Search code examples
pythonarraysnumpyscipysparse-matrix

Efficiently compute columnwise sum of sparse array where every non-zero element is 1


I have a bunch of data in SciPy compressed sparse row (CSR) format. Of course the majority of elements is zero, and I further know that all non-zero elements have a value of 1. I want to compute sums over different subsets of rows of my matrix. At the moment I am doing the following:

import numpy as np
import scipy as sp
import scipy.sparse

# create some data with sparsely distributed ones
data = np.random.choice((0, 1), size=(1000, 2000), p=(0.95, 0.05))
data = sp.sparse.csr_matrix(data, dtype='int8')

# generate column-wise sums over random subsets of rows
nrand = 1000
for k in range(nrand):
    inds = np.random.choice(data.shape[0], size=100, replace=False)

    # 60% of time is spent here
    extracted_rows = data[inds]

    # 20% of time is spent here
    row_sum = extracted_rows.sum(axis=0)

The last few lines there are the bottleneck in a larger computational pipeline. As I annotated in the code, 60% of time is spent slicing the data from the random indices, and 20% is spent computing the actual sum.

It seems to me I should be able to use my knowledge about the data in the array (i.e., any non-zero value in the sparse matrix will be 1; no other values present) to compute these sums more efficiently. Unfortunately, I cannot figure out how. Dealing with just data.indices perhaps? I have tried other sparsity structures (e.g. CSC matrix), as well as converting to dense array first, but these approaches were all slower than this CSR matrix approach.


Solution

  • It is well known that indexing of sparse matrices is relatively slow. And there have SO questions about getting around that by accessing the data attributes directly.

    But first some timings. Using data and ind as you show I get

    In [23]: datad=data.A  # times at 3.76 ms per loop
    
    In [24]: timeit row_sumd=datad[inds].sum(axis=0)
    1000 loops, best of 3: 529 µs per loop
    
    In [25]: timeit row_sum=data[inds].sum(axis=0)
    1000 loops, best of 3: 890 µs per loop
    
    In [26]: timeit d=datad[inds]
    10000 loops, best of 3: 55.9 µs per loop
    
    In [27]: timeit d=data[inds]
    1000 loops, best of 3: 617 µs per loop
    

    The sparse version is slower than the dense one, but not by a lot. The sparse indexing is much slower, but its sum is somewhat faster.

    The sparse sum is done with a matrix product

    def sparse.spmatrix.sum
         ....
        return np.asmatrix(np.ones((1, m), dtype=res_dtype)) * self
    

    That suggests that faster way - turn inds into an appropriate array of 1s and multiply.

    In [49]: %%timeit
       ....: b=np.zeros((1,data.shape[0]),'int8')
       ....: b[:,inds]=1
       ....: rowmul=b*data
       ....: 
    1000 loops, best of 3: 587 µs per loop
    

    That makes the sparse operation about as fast as the equivalent dense one. (but converting to dense is much slower)

    ==================

    The last time test is missing the np.asmatrix that is present in the sparse sum.
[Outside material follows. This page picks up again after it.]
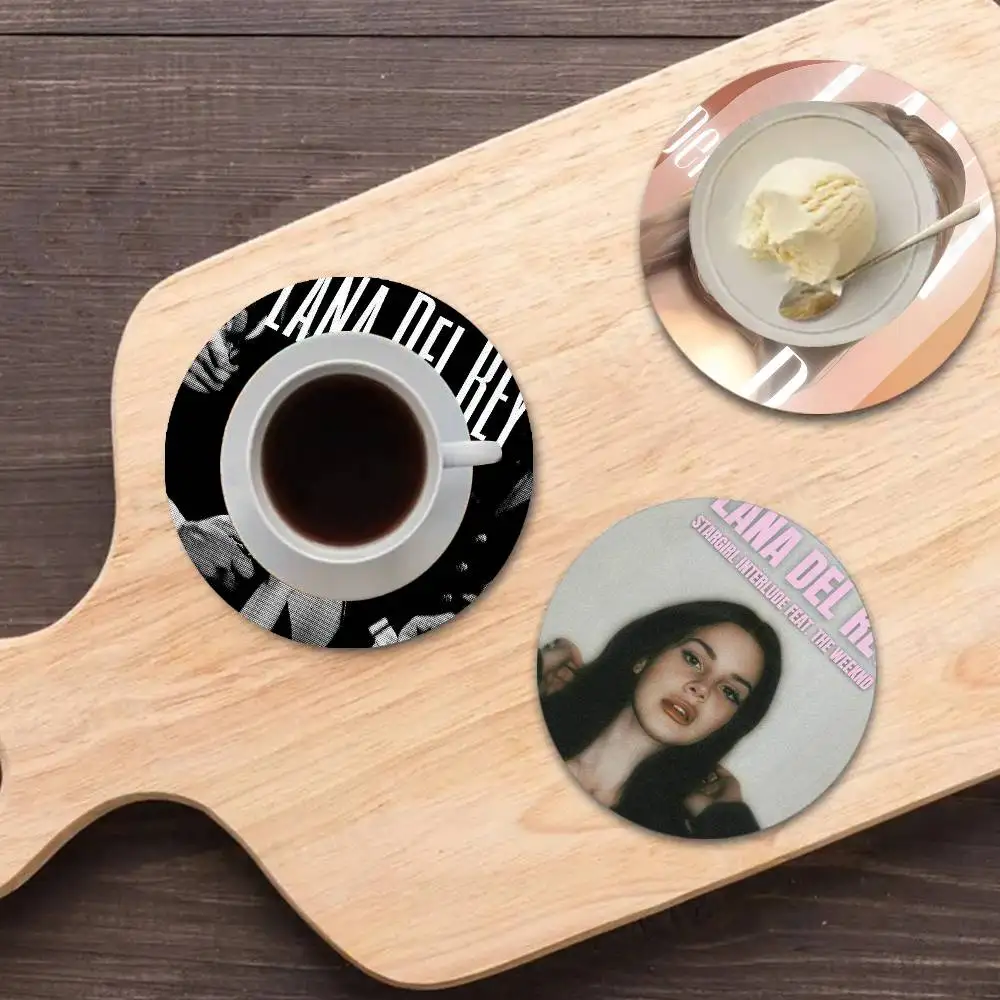 Singer Lana Del Rey Artistic Print on Wood, Durable for Parties, Unique Holiday Housewarming Present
But times are similar, and the results are the same

    In [232]: timeit b=np.zeros((1,data.shape[0]),'int8'); b[:,inds]=1; x1=np.asmatrix(b)*data
    1000 loops, best of 3: 661 µs per loop
    
    In [233]: timeit b=np.zeros((1,data.shape[0]),'int8'); b[:,inds]=1; x2=b*data
    1000 loops, best of 3: 605 µs per loop
    

    One produces a matrix, the other an array. But both are doing a matrix product, 2nd dim of B against 1st of data. Even though b is an array, the task is actually delegated to data and its matrix product - in a not so transparent a way.

    In [234]: x1
    Out[234]: matrix([[9, 9, 5, ..., 9, 5, 3]], dtype=int8)
    
    In [235]: x2
    Out[235]: array([[9, 9, 5, ..., 9, 5, 3]], dtype=int8)
    

    b*data.A is element multiplication and raises an error; np.dot(b,data.A) works but is slower.

    Newer numpy/python has a matmul operator. I see the same time pattern:

    In [280]: timeit b@dataA           # dense product
    100 loops, best of 3: 2.64 ms per loop
    
    In [281]: timeit [email protected]           # slower due to `.A` conversion
    100 loops, best of 3: 6.44 ms per loop
    
    In [282]: timeit b@data             # sparse product
    1000 loops, best of 3: 571 µs per loop
    

    np.dot may also delegate action to sparse, though you have to be careful. I just hung my machine with np.dot(csr_matrix(b),data.A).